As President Obama’s Affordable Care Act is phased in over the next couple years, San Francisco General Hospital will lose at least 25 percent of the $123 million it receives from the federal government to offset costs of caring for the uninsured, but hopefully that will be offset by its expansion of those who will have health insurance.
General Hospital receives those funds for being a so-called “safety-net hospital,” a place where those without insurance can still get quality healthcare. Even though the need for such safety nets is supposed to diminish under Obamacare, SF General will remain a critically important safety-net hospital.
Many San Franciscans – including non-U.S. citizens who won’t qualify for coverage under the Affordable Care Act, as well as homeless individuals – will continue to rely on the hospital when in need of medical care.
Yet here and nationwide, concern is brewing about whether funding for safety-net hospitals could be impacted if enrollment in the new state health exchanges doesn’t reach anticipated levels.
“The financial question every state is asking is: What are the newly eligible patients going to do? What plan will they enroll in? Will they enroll?” Greg Wagner, CFO of the San Francisco Department of Public Health, told the Guardian, referring to the health insurance marketplaces created under the Affordable Care Act.
Most safety-net hospitals in the country are bolstered with federal subsidies, and are especially reliant on funds known as disproportionate share hospital payments, or DSH. However, those subsidies are about to be slashed with machete-like strokes.
All told, as much as $18 billion nationwide could be siphoned away from safety-net hospitals by 2020. Compounding that is another $22 billion that could be cut from Medicare subsidies, depending on the number of insured.
There’s an expectation that the looming safety-net budget cut will be offset by the burgeoning population of insured residents who would flock to state health exchanges. It makes sense: Instead of absorbing the entire cost of an uninsured patient, hospitals would be getting money from newly active insurance policies, and no money would be lost.
The New York Times recently ran a story detailing how low-income patients in Georgia may be put in a precarious position under federal healthcare reform because safety-net hospitals in Georgia might not be able to make up for lost funding once DSH payments evaporate.
California isn’t likely to experience this problem to the same degree, Wagner said, because the state chose to expand Medi-Cal, the state version of Medicaid, to include all low-income residents and not just those who previously qualified under a narrow set of criteria. Georgia had the same option to expand, but chose to keep its Medicaid qualifications in place, like many states led by Republicans looking to tweak President Obama.
As things stand, enrollment in Covered California – the state’s health insurance marketplace under the Affordable Care Act – remains low. Until enrollment closes at the end of March, it’s an open question whether it will reach the necessary levels to make up for pending cutbacks.
So far, 59,000 Californians had completed applications and enrolled in health insurance plans within the new marketplace as of Nov. 13. That’s a drop in the bucket, considering that 2.3 million are eventually expected to enroll. According to state data, 203,904 applications had been started online (reflecting an estimated 370,000 individuals). In addition to those applying for Covered California plans, another 72,000 people were determined eligible for Medi-Cal.
“SF General operates on a huge amount of federal money,” Wagner explained. “Some comes directly from the federal government, and some comes from DSH.” He said the hospital received $123 million in DSH funds last year, “and not all of that will go away” once cuts go into effect.

**Available data**
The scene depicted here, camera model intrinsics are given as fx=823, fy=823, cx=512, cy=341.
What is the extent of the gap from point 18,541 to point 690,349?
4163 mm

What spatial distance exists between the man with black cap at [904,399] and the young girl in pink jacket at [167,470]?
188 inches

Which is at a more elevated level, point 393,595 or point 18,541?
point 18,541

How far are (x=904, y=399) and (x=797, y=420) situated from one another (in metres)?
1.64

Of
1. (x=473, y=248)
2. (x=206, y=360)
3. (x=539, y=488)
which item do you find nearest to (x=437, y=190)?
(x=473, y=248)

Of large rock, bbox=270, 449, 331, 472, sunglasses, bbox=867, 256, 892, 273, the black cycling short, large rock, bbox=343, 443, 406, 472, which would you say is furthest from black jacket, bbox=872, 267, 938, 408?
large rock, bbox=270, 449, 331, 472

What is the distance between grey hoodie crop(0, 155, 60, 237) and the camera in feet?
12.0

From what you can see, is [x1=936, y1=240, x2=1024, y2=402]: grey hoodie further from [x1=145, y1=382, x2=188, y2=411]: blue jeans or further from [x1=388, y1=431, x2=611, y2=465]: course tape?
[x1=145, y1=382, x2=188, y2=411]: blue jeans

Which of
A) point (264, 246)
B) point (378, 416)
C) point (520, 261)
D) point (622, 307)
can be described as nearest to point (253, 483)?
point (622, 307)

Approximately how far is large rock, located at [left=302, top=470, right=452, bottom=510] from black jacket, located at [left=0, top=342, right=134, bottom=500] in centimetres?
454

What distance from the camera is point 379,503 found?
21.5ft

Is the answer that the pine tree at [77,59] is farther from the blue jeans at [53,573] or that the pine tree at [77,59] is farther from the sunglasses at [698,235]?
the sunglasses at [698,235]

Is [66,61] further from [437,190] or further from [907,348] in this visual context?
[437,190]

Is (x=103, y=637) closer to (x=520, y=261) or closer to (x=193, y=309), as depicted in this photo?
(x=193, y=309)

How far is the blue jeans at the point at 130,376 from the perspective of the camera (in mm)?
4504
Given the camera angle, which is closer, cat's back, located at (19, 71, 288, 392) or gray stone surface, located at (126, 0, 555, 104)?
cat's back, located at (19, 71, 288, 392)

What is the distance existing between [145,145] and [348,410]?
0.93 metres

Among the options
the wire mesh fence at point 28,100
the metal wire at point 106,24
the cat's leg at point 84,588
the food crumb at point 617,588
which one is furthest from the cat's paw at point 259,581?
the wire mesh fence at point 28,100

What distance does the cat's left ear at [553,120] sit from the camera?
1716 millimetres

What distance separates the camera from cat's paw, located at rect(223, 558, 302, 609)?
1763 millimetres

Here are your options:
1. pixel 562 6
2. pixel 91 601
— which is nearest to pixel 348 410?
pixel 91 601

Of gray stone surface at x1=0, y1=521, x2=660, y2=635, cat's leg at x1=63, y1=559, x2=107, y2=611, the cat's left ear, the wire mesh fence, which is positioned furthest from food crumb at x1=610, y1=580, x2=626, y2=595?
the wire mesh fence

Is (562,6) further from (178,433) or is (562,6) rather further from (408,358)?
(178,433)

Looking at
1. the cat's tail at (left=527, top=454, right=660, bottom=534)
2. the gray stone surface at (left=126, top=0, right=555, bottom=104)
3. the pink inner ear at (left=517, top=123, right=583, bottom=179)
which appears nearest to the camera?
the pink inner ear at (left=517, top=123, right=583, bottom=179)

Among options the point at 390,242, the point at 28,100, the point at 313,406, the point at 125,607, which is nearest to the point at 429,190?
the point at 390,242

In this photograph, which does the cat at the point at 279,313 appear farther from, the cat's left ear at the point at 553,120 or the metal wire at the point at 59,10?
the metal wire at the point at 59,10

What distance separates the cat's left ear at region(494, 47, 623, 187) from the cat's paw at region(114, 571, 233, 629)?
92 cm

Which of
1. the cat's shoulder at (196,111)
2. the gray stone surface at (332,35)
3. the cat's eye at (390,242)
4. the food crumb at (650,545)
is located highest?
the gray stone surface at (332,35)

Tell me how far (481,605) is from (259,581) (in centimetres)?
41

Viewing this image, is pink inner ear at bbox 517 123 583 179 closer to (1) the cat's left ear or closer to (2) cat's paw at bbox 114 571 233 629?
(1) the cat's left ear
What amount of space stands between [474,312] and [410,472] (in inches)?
---
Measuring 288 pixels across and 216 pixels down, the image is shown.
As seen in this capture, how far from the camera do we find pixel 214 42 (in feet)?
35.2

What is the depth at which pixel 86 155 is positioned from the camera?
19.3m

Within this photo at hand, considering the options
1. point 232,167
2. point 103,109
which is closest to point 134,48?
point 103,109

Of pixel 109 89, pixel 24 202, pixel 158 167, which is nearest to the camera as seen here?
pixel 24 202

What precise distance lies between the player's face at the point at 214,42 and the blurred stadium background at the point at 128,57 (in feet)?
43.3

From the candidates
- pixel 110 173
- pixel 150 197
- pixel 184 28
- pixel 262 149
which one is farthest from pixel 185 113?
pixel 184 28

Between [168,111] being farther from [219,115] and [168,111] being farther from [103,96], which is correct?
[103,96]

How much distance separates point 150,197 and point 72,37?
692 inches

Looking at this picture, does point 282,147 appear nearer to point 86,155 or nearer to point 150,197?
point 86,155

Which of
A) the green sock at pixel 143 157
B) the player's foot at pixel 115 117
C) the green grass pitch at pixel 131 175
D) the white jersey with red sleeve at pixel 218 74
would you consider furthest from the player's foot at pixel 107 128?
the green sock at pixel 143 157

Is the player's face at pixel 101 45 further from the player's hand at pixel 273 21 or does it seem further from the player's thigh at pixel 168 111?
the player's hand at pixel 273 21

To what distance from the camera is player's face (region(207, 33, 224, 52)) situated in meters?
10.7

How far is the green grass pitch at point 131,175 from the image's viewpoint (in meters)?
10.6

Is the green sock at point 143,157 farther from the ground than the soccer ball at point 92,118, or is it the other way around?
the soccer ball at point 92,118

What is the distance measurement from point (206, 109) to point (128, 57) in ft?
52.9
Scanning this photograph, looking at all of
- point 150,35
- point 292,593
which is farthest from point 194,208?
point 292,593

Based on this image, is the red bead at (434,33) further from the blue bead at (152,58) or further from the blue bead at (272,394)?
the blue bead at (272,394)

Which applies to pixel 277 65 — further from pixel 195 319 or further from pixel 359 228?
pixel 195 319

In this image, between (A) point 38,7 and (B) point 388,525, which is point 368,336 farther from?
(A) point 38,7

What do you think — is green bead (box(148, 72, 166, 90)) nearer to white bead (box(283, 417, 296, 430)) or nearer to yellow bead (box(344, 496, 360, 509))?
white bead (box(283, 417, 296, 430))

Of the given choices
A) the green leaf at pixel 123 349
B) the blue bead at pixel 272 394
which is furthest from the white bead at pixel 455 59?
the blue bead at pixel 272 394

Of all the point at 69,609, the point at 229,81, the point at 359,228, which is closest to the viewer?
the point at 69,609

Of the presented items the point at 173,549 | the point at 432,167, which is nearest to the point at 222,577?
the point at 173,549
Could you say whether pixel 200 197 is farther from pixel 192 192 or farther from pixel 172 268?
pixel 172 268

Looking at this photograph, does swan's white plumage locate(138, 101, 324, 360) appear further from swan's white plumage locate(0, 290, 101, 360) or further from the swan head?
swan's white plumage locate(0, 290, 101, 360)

**Exercise requirements**
Copy the passage of the safety-net hospital article that opens with the words containing "All told, as" and closes with "DSH payments evaporate.", substituting "drained" for every "siphoned".

**Answer to the problem**
All told, as much as $18 billion nationwide could be drained away from safety-net hospitals by 2020. Compounding that is another $22 billion that could be cut from Medicare subsidies, depending on the number of insured.
There’s an expectation that the looming safety-net budget cut will be offset by the burgeoning population of insured residents who would flock to state health exchanges. It makes sense: Instead of absorbing the entire cost of an uninsured patient, hospitals would be getting money from newly active insurance policies, and no money would be lost.
The New York Times recently ran a story detailing how low-income patients in Georgia may be put in a precarious position under federal healthcare reform because safety-net hospitals in Georgia might not be able to make up for lost funding once DSH payments evaporate.